The complexity is depended mainly on sieving part and binomial coefficient precalculation
Sieving can be done in linear
Binomial coefficient can also done been linear assumming $$$p$$$ is a sufficient large prime greater than $$$max(n, k)$$$
The second and third implementation is also easy to show its complexity
Like task B the algorithm is depended on calculating result and binomial coefficient precalculation
Yet we proved calculating result only take $$$O(\sqrt{n} \log \sqrt{n})$$$ [2] and $$$O(\sqrt{n} \log \log \sqrt{n})$$$ [3]
And we need to calculate binomial coefficient upto $$$\binom{d + k - 2}{k - 1}$$$ for $$$d = \left \lfloor \sqrt{n} \right \rfloor$$$ so we need $$$O(\sqrt{n} + k)$$$ precalculation time.
Sadly, since $$$k \leq n$$$. We also conclude that the complexity is $$$O(n)$$$, and even worse it also contains large constant factor compared to that in the first implementation.
But it is still effecient enough to solve problem where $$$k$$$ is small.
You optimize the problem using this
Then you can solve the problem in $$$O(\sqrt{n} \log \log \sqrt{n} + \sqrt{p} \log^q p)$$$ ($$$q$$$ is depended on how you implement it).

Recorded data.
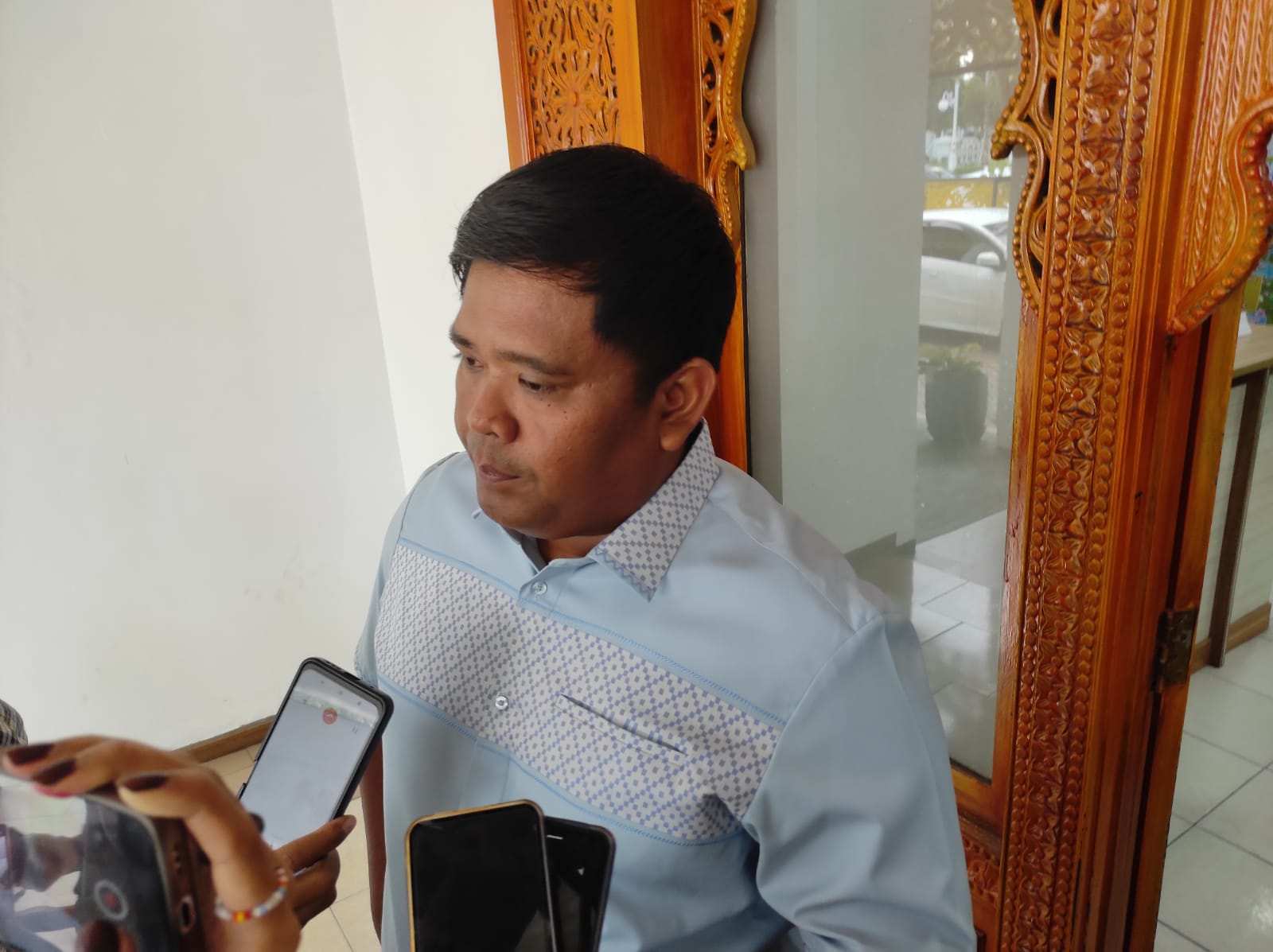 Krisis Air Baku Masih Jadi PR, Komisi II DPRD Balikpapan Dorong Kolaborasi Pusat hingga BUMN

Parts of the exercise.
• a. In the complexity text, retype everything between "Sadly, since $$$k" and "where $$$k$$$ is small.", inclusive.
• b. Answer these questions from the complexity text.
(i) What must $$$p$$$ be for binomial coefficient precalculation to run in linear time?
(ii) How much precalculation time do the binomial coefficients need in the second and third implementations?
(iii) For problems with what property is that approach still efficient enough?
• c. According to the complexity text, is each statement true? Answer yes or no, and quote the words that decide it.
(i) Sieving can be done in linear time.
(ii) The second and third implementations have a smaller constant factor than the first.
(iii) The value of $$$q$$$ in the final bound is the same for every implementation.
Answer from the complexity text alone.

Solutions in order.
• a.
Sadly, since $$$k \leq n$$$. We also conclude that the complexity is $$$O(n)$$$, and even worse it also contains large constant factor compared to that in the first implementation.
But it is still effecient enough to solve problem where $$$k$$$ is small.

• b.
(i) A sufficiently large prime greater than $$$max(n, k)$$$.
(ii) $$$O(\sqrt{n} + k)$$$.
(iii) Problems where $$$k$$$ is small.

• c.
(i) Yes: "Sieving can be done in linear"
(ii) No: "even worse it also contains large constant factor compared to that in the first implementation"
(iii) No: "is depended on how you implement it"